Polling stations have opened in North Korea as voters started to approve their first national council in five years amid a holiday atmosphere.
Sunday's election doubles as a national headcount and may offer clues to power shifts in Pyongyang, AFP news agency reported.
The vote to elect representatives for the Supreme People's Assembly (SPA) was taking place as scheduled, the state-run KCNA news agency said, adding that voter turnout was a whopping 91 percent as of 2pm (05:00 GMT).
Those who are ill or infirm and cannot travel to polling stations are casting votes at special "mobile ballot boxes," it added.
Apart from the physical casting of votes, there is nothing democratic about the ballot, with only one approved candidate standing for each of the 687 districts.
State newspapers on Sunday stressed it was the duty of "every single person" to vote in the poll.
The Rodong Sinmun said the election would promote North Korea as a "dignified, prosperous and strong socialist powerhouse".
State-run media have in recent weeks stepped up efforts to promote the election, with a number of poems produced to celebrate voting under titles including "The Billows of Emotion and Happiness" and "We Go To Polling Station".
It was the first election to the SPA under the leadership of Kim Jong-Un, who took over the reins of power on the death of his father, Kim Jong-Il, in December 2011.

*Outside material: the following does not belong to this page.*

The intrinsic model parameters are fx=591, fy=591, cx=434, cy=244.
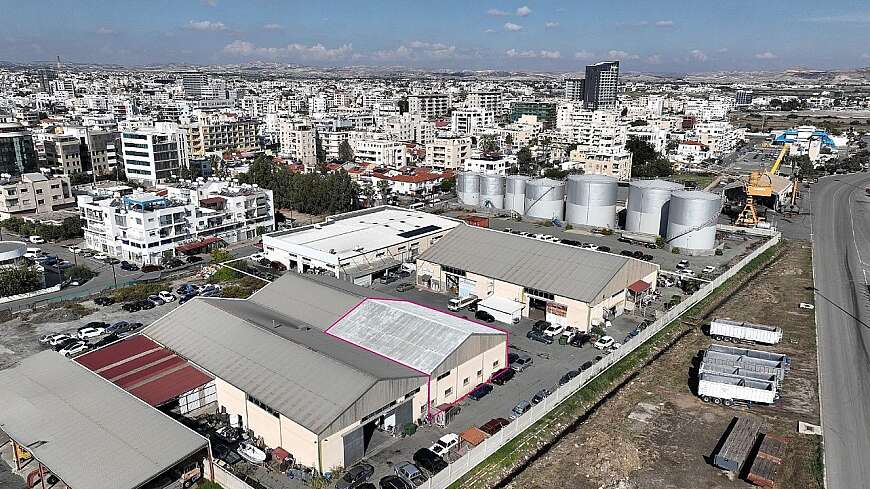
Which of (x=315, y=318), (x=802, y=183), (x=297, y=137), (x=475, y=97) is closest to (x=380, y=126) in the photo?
(x=297, y=137)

And like his father before him, Kim stood as a candidate in constituency number 111, Mount Paektu.
Koreans have traditionally attributed divine status to Mount Paektu and, according to the North's official propaganda, Kim Jong-Il was born on its slopes.
Elections are normally held every five years to the SPA, which only meets once or twice a year, mostly for a day-long session, to rubber-stamp budgets or other decisions made by the ruling Workers' Party.

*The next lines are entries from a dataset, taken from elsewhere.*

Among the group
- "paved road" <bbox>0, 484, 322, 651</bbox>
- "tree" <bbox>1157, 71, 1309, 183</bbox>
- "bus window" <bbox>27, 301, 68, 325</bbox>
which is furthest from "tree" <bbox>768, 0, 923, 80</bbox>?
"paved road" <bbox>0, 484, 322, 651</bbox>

The last session in April 2013 adopted a special ordinance formalising the country's position as a nuclear weapons state, a status that both South Korea and the United States have vowed not to recognise.
The real interest for outside observers is the final list of candidates or winners, both lists being identical.

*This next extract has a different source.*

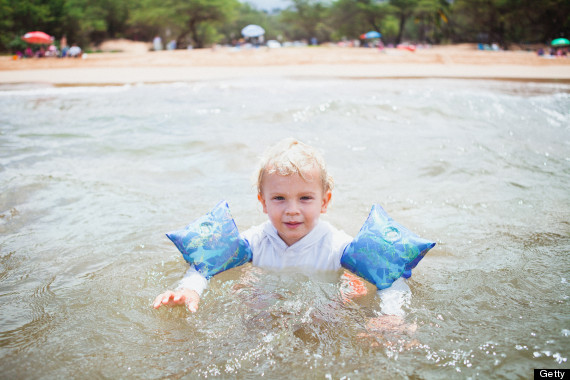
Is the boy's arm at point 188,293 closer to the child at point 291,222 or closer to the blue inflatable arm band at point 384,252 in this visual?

Many top Korean officials are members of the parliament, and the election is an opportunity to see if any established names are absent.
It comes at a time of heightened speculation over the stability of Kim's government.
Kim has already overseen sweeping changes within the North's ruling elite, the most dramatic example being the execution of his powerful uncle and political mentor Jang Song-Thaek in December on charges of treason and corruption.
"It's a chance to see who might be tagged for key roles under Kim Jong-Un," said professor Yang Moo-Jin of the University for North Korean Studies.